Files
vikingowl cf5408ab66 feat(discovery): eval harness for the AI similarity classifier
Ship 2 MR 5. Adds a CLI that measures MistralSimilarityClassifier
against a labelled fixture: precision, recall, F1, accuracy, plus a
confidence calibration table so we can tell whether "90% confident"
verdicts are actually right 90% of the time.

Usage: go run ./backend/cmd/discovery-eval -fixture ... -cache ...
-threshold 0.8 -report eval-report.json.

Structure
- main.go: arg parsing + wiring (ai.Client, classifier, cache,
  metrics). The work happens in realMain() which returns an exit code
  — keeps defers running on error paths.
- fixture.go: parses labelled pairs JSON. Fixture authors only need to
  fill in name/stadt/year; name_normalized falls back to name when
  omitted.
- cache.go: file-backed map keyed by SimilarityPairKey + model string.
  Symmetric (a,b) == (b,a). Atomic writes (temp file + rename) so a
  crashed run cannot corrupt the cache. Corrupt-file load returns an
  empty usable cache and reports the parse error.
- run.go: executes each pair through the classifier, populating the
  cache. Individual classify errors are downgraded to "not correct"
  and logged — the run always finishes so the operator sees whatever
  data is available.
- metrics.go: confusion matrix, P/R/F1/accuracy, per-confidence-
  bucket calibration ([0-0.5), [0.5-0.75), [0.75-0.9), [0.9-1.0]).
  Prints human summary + surfaces highest-confidence mismatches
  first (most actionable for prompt iteration). Optional JSON report.
- Threshold gate: -threshold N exits non-zero when F1<N. Default 0
  (gating disabled until we have a baseline F1).

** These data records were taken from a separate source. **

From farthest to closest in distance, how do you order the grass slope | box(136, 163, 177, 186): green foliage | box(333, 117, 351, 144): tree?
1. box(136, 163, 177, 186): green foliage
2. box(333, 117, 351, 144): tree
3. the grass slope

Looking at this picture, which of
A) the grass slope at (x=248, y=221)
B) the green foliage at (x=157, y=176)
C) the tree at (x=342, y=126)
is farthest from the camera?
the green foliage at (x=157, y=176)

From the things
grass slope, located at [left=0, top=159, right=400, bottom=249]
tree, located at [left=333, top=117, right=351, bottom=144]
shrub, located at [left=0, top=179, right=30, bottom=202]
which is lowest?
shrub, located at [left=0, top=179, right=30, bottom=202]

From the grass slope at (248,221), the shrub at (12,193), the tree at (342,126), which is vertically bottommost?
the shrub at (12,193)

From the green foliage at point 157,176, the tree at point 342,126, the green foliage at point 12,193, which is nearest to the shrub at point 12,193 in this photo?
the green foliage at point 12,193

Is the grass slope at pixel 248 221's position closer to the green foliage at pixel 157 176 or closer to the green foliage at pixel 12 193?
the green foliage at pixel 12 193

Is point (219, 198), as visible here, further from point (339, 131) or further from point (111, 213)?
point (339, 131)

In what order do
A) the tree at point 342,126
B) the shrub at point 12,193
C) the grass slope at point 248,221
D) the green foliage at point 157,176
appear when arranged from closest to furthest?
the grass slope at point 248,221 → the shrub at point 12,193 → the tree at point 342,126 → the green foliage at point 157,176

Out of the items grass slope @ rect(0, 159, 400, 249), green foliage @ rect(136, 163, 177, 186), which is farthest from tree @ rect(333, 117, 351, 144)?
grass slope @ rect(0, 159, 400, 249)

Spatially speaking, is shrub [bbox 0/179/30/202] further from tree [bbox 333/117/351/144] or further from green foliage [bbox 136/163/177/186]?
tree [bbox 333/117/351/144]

Fixture: seeds 15 hand-crafted DACH-market pairs covering the edge
cases we actually care about — umlaut drift (Straßburg/Strassburg),
year difference on a recurring series, word-reordering, distinct
events at the same venue, historical proper names (Striezelmarkt),
same city with multiple distinct Christmas markets. Operator extends
over time; each pair carries a `note` explaining the case it locks.

.gitignore adds .eval-cache.json and eval-report.json — neither
should land in the repo.

Tests cover metrics edge cases (all correct, imbalanced,
no-positive-predictions-no-NaN, calibration bucket assignment,
cache accounting, empty input) and cache behaviour (round-trip,
symmetric lookup, model-scoped invalidation, missing/corrupt file
handling, atomic-write leaves no temp files).

Out of scope for MR 5: enrichment field accuracy (fuzzy text
scoring is its own problem — tracked for a follow-up), CI wiring
(needs a baseline F1 first).
2026-04-24 12:26:18 +02:00

46 lines
1.1 KiB
Go

package main
import (
"encoding/json"
"fmt"
"os"
)
// Fixture is the parsed shape of similarity.json — a hand-labelled set of
// row pairs where `same` is the ground truth.
type Fixture struct {
Pairs []LabelledPair `json:"pairs"`
}
// LabelledPair is one ground-truth example. Note is free-text for the
// human maintainer — why this pair was added, what edge case it exercises.
type LabelledPair struct {
A PairRow `json:"a"`
B PairRow `json:"b"`
Same bool `json:"same"`
Note string `json:"note,omitempty"`
}
// PairRow mirrors enrich.SimilarityRow but stays JSON-serialisable.
type PairRow struct {
Name string `json:"name"`
Stadt string `json:"stadt"`
Year int `json:"year"`
NameNormalized string `json:"name_normalized"`
}
func loadFixture(path string) (*Fixture, error) {
data, err := os.ReadFile(path)
if err != nil {
return nil, fmt.Errorf("read fixture: %w", err)
}
var f Fixture
if err := json.Unmarshal(data, &f); err != nil {
return nil, fmt.Errorf("parse fixture: %w", err)
}
if len(f.Pairs) == 0 {
return nil, fmt.Errorf("fixture has no pairs")
}
return &f, nil
}